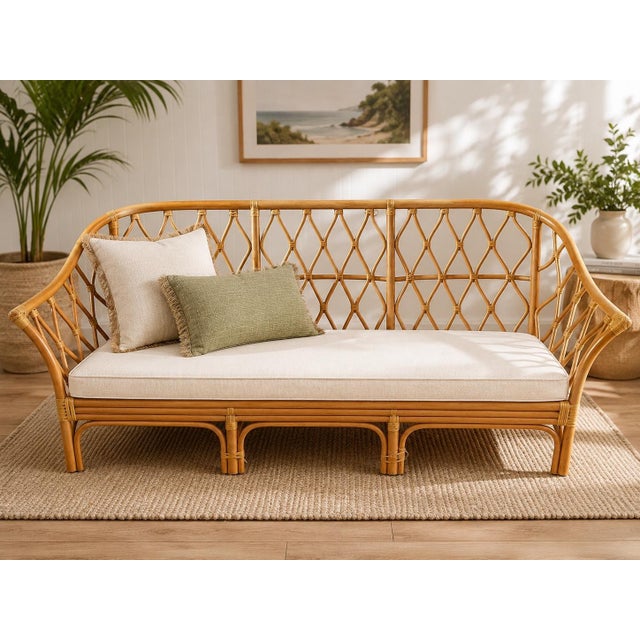 A beautifully crafted vintage rattan sofa showcasing timeless organic design and exceptional handcrafted construction....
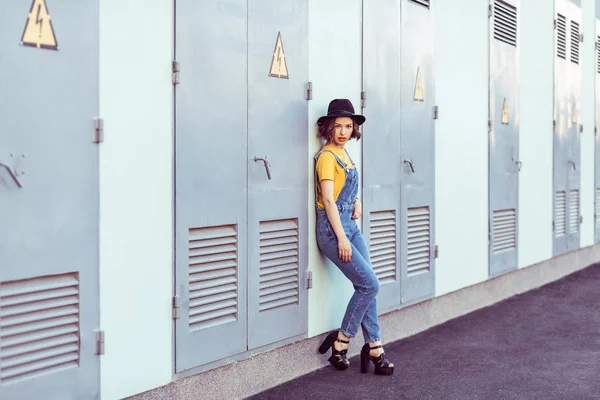 身穿蓝色粗斜纹棉布工作服和黄色 T恤的年轻女子在工业建筑附近摆姿势时 穿着黑色帽子 感官看着相机 — 图库照片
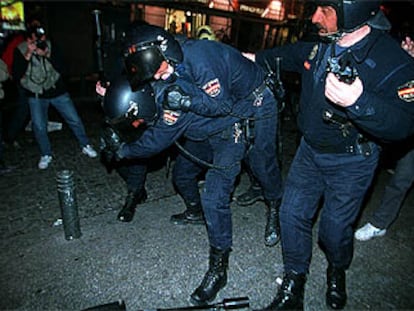 Un agente traslada a un compañero herido en los violentos incidentes de la noche del sábado en Madrid.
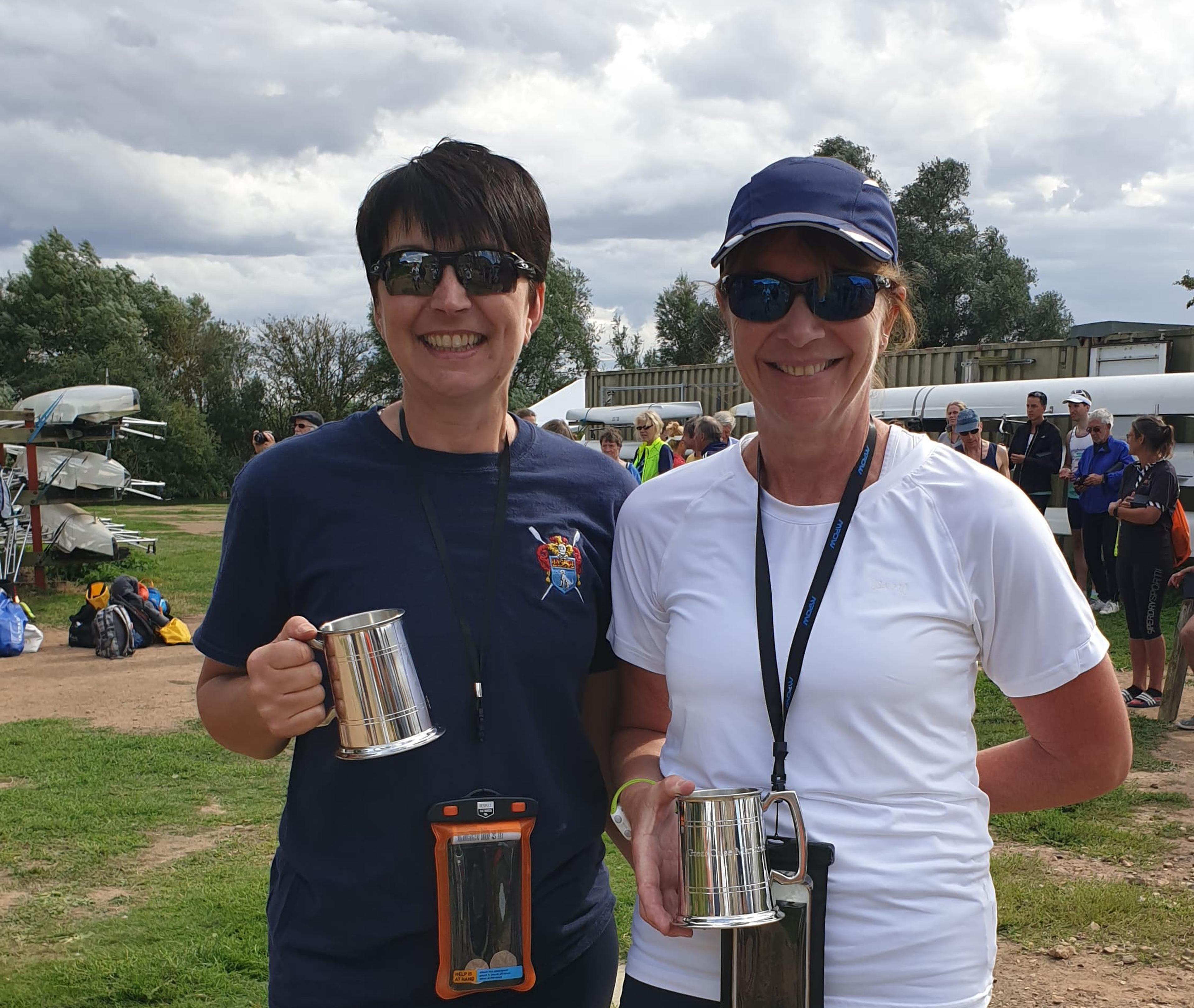 Winners Teresa Moriarty and Tracy Muir, holding their pots in Ely. 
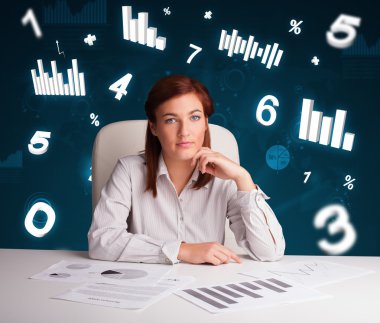 Masasında şema ve istatistiklerle oturan genç iş kadını.
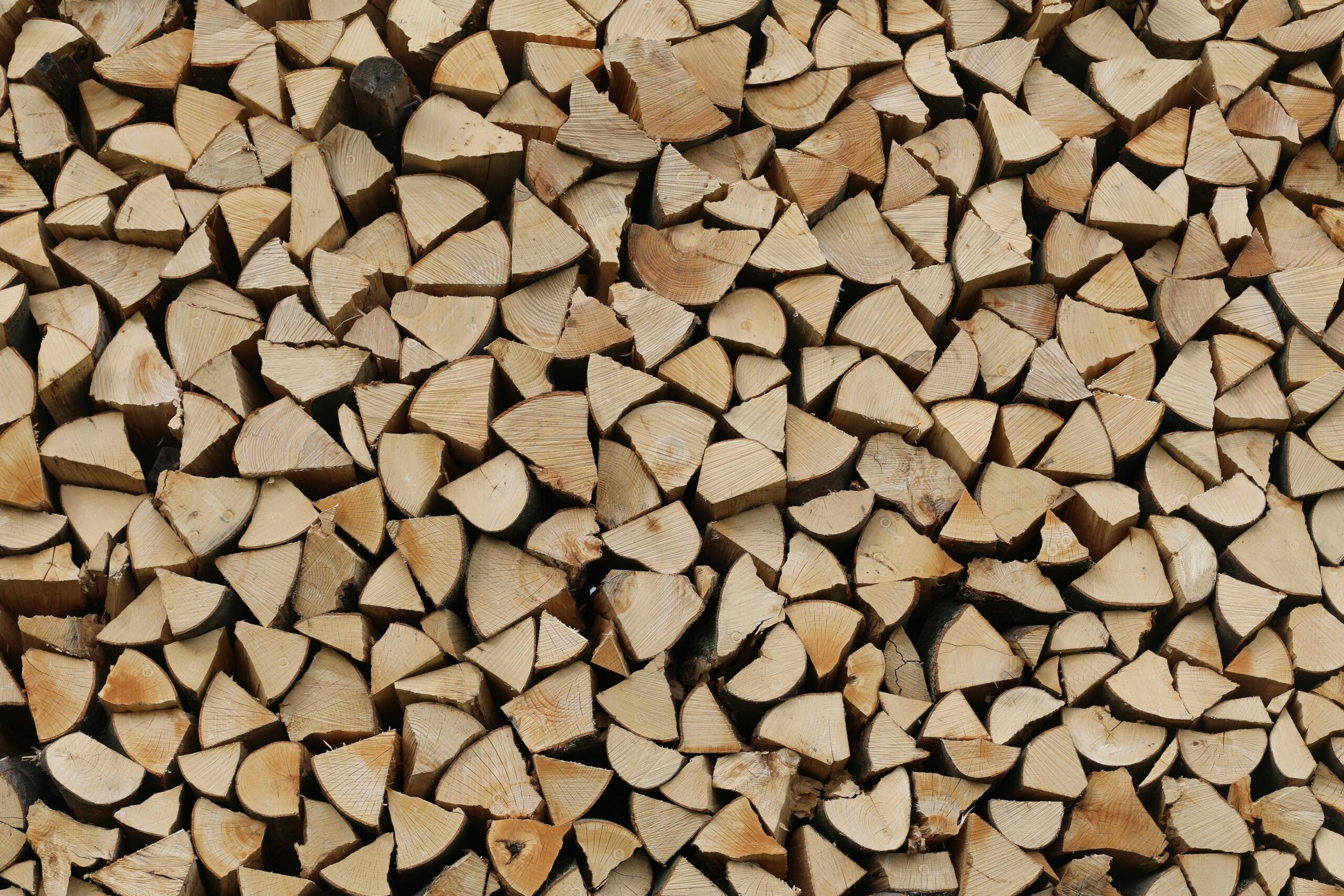 A stacked collection of chopped firewood creates a rustic, textured pattern for use in backgrounds or designs.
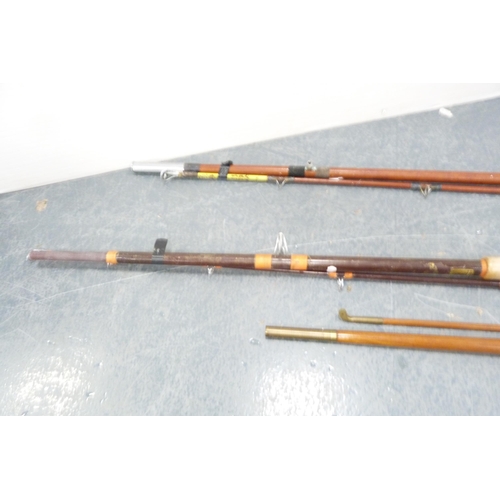 135 - Group of fishing rods to include split cane examples, Edgar Sealey rod in canvas bag, two and three-... 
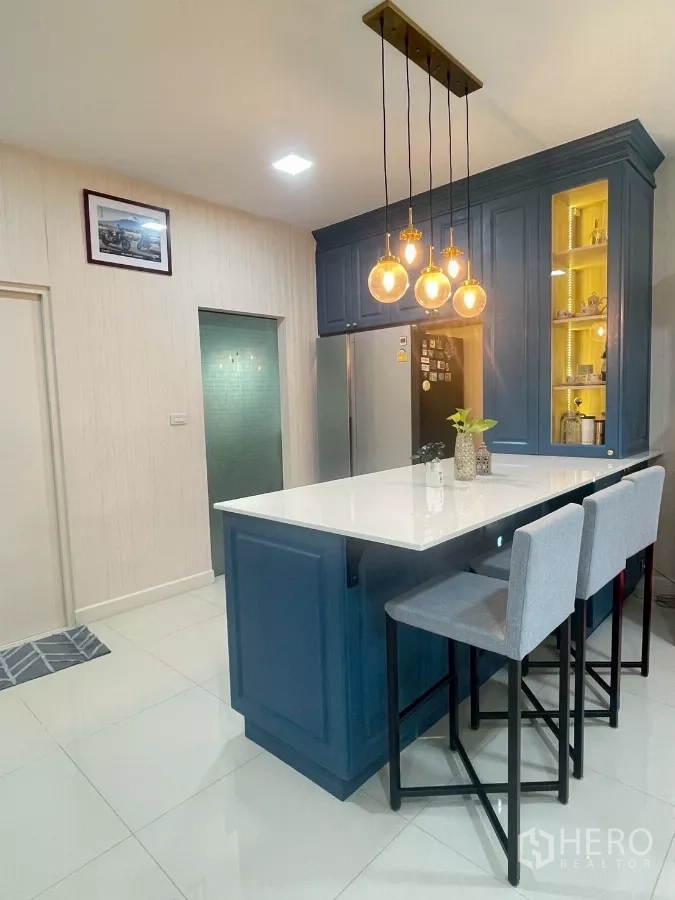Detached House for sale in Bang Phli, Samut Prakan - White-top kitchen island with bar stools and brass pendant lighting.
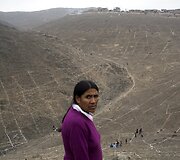 Peru policija vaiko neteisėtai žemę pasisavinusius gyventojus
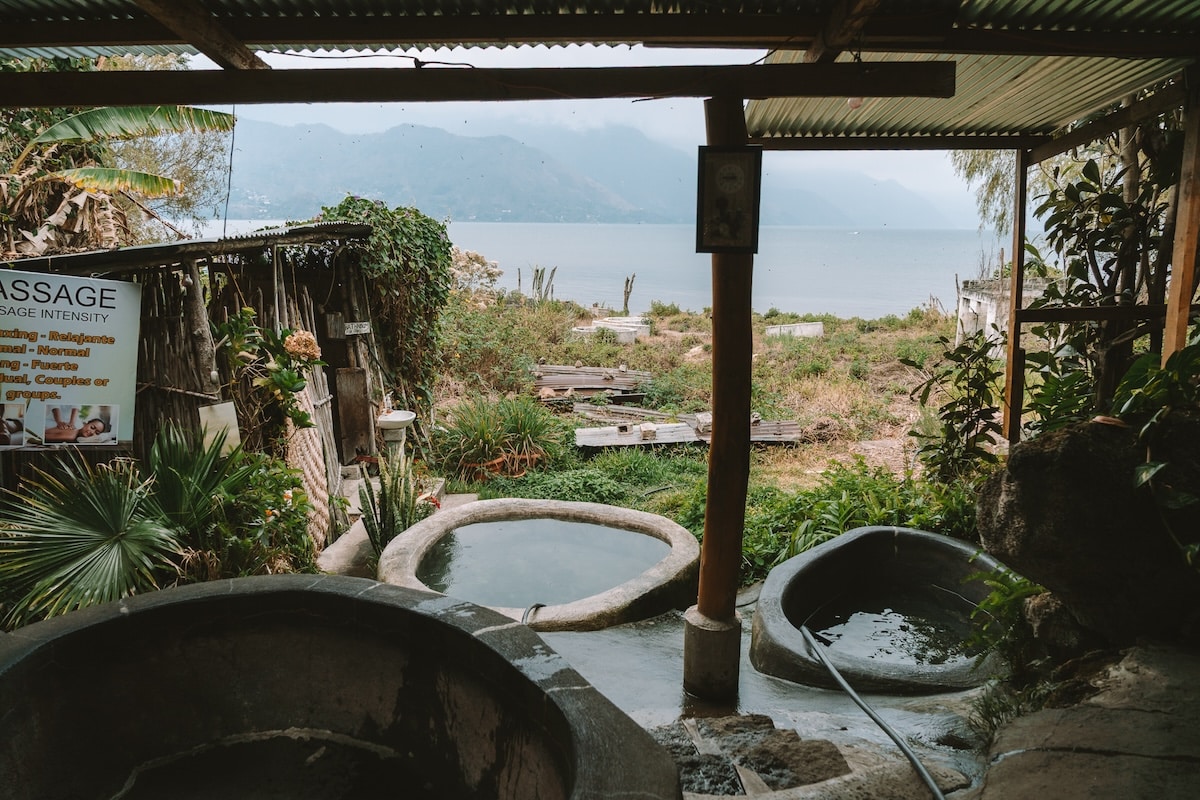 Los Thermales soaking hot tubs Los Thermales soaking hot tubs and cold plunges with views out to Lake Atitlan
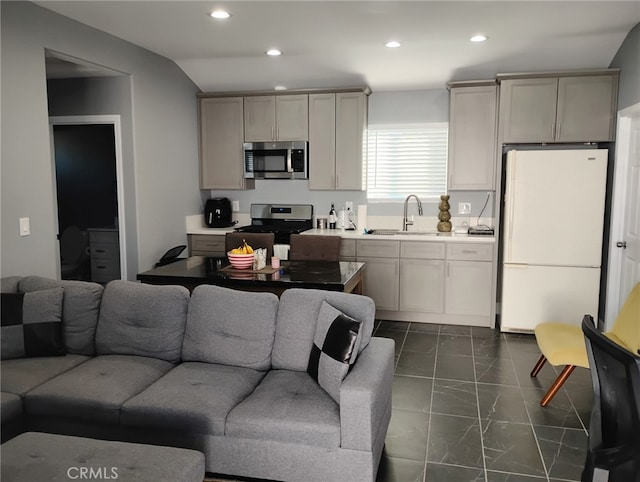 living room featuring recessed lighting and lofted ceiling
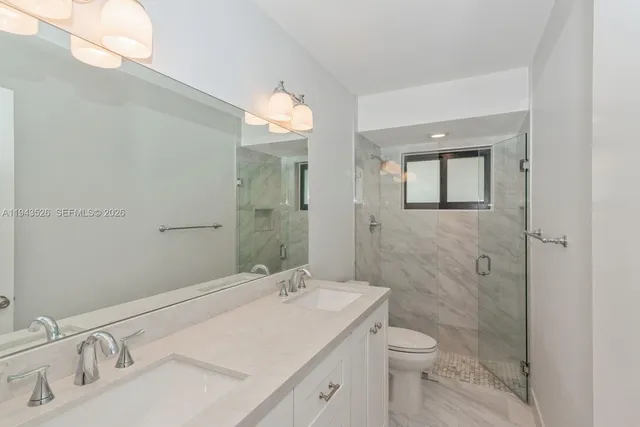 a view of house that has a swimming pool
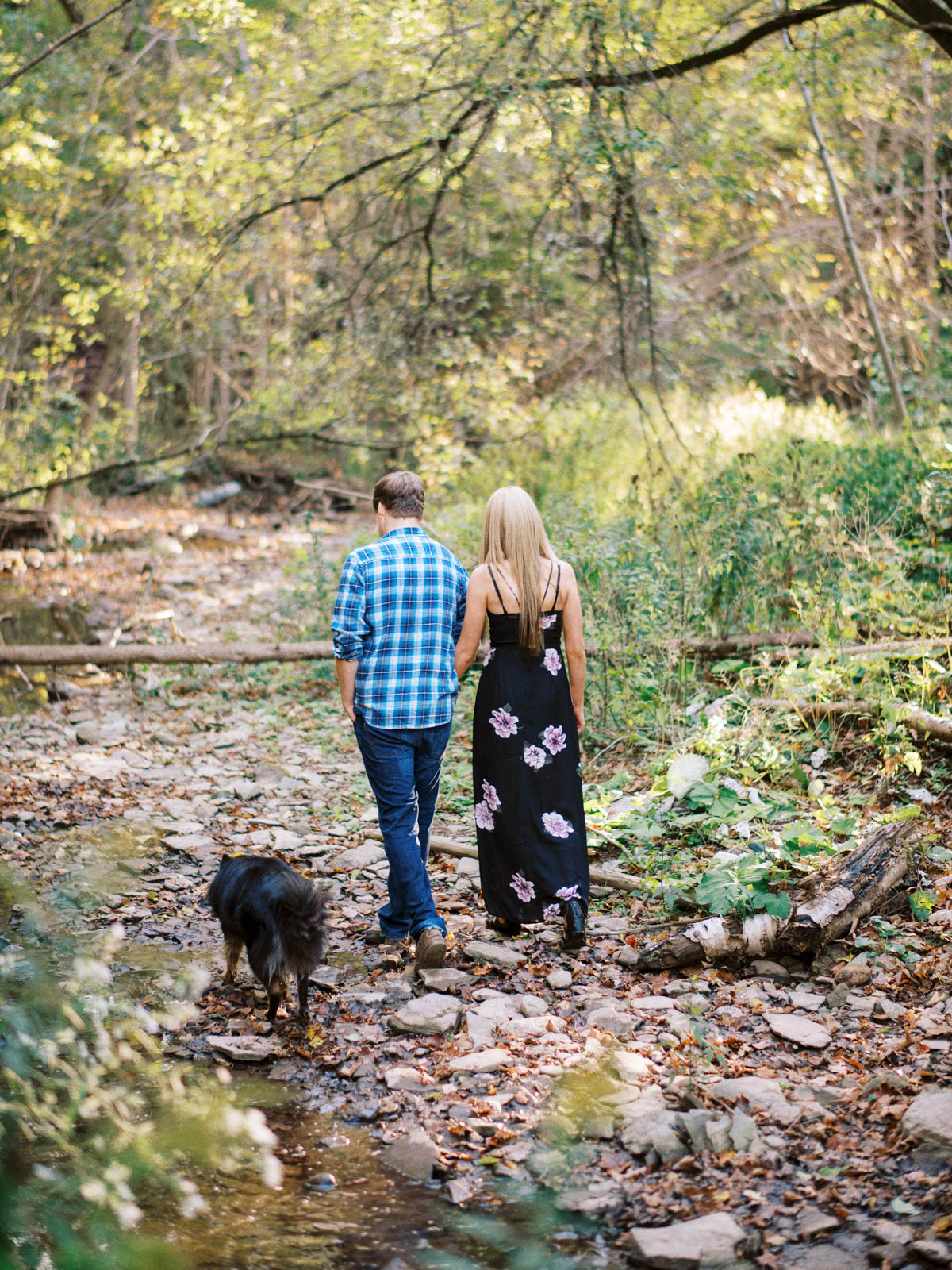 a couple walking along the creek with their dog during an engagement session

---

▸ What you have to do
Copy all thirteen entries above word for word, without the pictures.

▸ Task result
 A beautifully crafted vintage rattan sofa showcasing timeless organic design and exceptional handcrafted construction....
 身穿蓝色粗斜纹棉布工作服和黄色 T恤的年轻女子在工业建筑附近摆姿势时 穿着黑色帽子 感官看着相机 — 图库照片
 Un agente traslada a un compañero herido en los violentos incidentes de la noche del sábado en Madrid.
 Winners Teresa Moriarty and Tracy Muir, holding their pots in Ely. 
 Masasında şema ve istatistiklerle oturan genç iş kadını.
 A stacked collection of chopped firewood creates a rustic, textured pattern for use in backgrounds or designs.
 135 - Group of fishing rods to include split cane examples, Edgar Sealey rod in canvas bag, two and three-... 
Detached House for sale in Bang Phli, Samut Prakan - White-top kitchen island with bar stools and brass pendant lighting.
 Peru policija vaiko neteisėtai žemę pasisavinusius gyventojus
 Los Thermales soaking hot tubs Los Thermales soaking hot tubs and cold plunges with views out to Lake Atitlan
 living room featuring recessed lighting and lofted ceiling
 a view of house that has a swimming pool
 a couple walking along the creek with their dog during an engagement session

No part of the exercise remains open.